● WHAT THE EXERCISE ASKS
If a line of the records holds the word "during", copy it out.

● DATASET EXCERPTS
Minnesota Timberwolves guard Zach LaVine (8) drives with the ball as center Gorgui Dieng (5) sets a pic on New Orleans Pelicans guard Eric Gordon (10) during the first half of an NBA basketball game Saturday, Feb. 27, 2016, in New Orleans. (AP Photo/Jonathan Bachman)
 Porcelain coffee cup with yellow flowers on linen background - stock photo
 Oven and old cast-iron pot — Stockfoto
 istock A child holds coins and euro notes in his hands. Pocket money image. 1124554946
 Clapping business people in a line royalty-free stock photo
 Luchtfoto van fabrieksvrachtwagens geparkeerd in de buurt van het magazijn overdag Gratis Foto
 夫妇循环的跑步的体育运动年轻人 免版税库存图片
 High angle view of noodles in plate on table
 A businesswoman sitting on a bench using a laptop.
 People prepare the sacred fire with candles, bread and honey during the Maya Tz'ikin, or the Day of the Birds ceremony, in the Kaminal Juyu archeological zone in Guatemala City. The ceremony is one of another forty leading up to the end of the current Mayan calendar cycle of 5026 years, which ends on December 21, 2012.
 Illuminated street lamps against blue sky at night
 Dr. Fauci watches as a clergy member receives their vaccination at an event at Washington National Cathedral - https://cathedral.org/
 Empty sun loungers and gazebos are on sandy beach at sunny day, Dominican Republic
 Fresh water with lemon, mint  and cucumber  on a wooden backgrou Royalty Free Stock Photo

● SOLUTION BELOW
Minnesota Timberwolves guard Zach LaVine (8) drives with the ball as center Gorgui Dieng (5) sets a pic on New Orleans Pelicans guard Eric Gordon (10) during the first half of an NBA basketball game Saturday, Feb. 27, 2016, in New Orleans. (AP Photo/Jonathan Bachman)
 People prepare the sacred fire with candles, bread and honey during the Maya Tz'ikin, or the Day of the Birds ceremony, in the Kaminal Juyu archeological zone in Guatemala City. The ceremony is one of another forty leading up to the end of the current Mayan calendar cycle of 5026 years, which ends on December 21, 2012.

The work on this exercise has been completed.